The task =>
For this exercise, reproduce the entries below exactly, but only from the line containing "Тачскрин для планшета" through the line containing "Fence, Wooden Fence, Wood, Boards, Sign, Trespassing", both included.
Input for this task below:
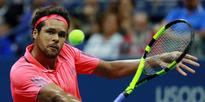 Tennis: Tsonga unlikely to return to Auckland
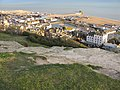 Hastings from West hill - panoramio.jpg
End of Input for this task.
Input for this task below:
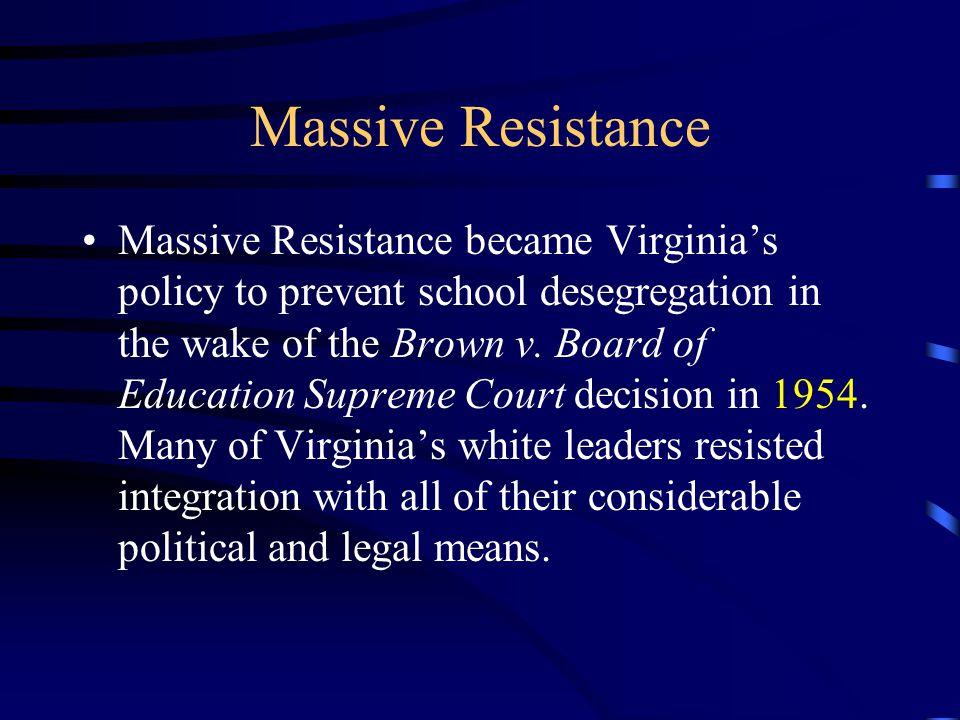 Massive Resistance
End of Input for this task.
Input for this task below:
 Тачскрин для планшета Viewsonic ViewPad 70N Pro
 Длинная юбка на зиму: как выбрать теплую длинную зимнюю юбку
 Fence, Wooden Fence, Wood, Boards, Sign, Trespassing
End of Input for this task.
Solution for this task =>
 Тачскрин для планшета Viewsonic ViewPad 70N Pro
 Длинная юбка на зиму: как выбрать теплую длинную зимнюю юбку
 Fence, Wooden Fence, Wood, Boards, Sign, Trespassing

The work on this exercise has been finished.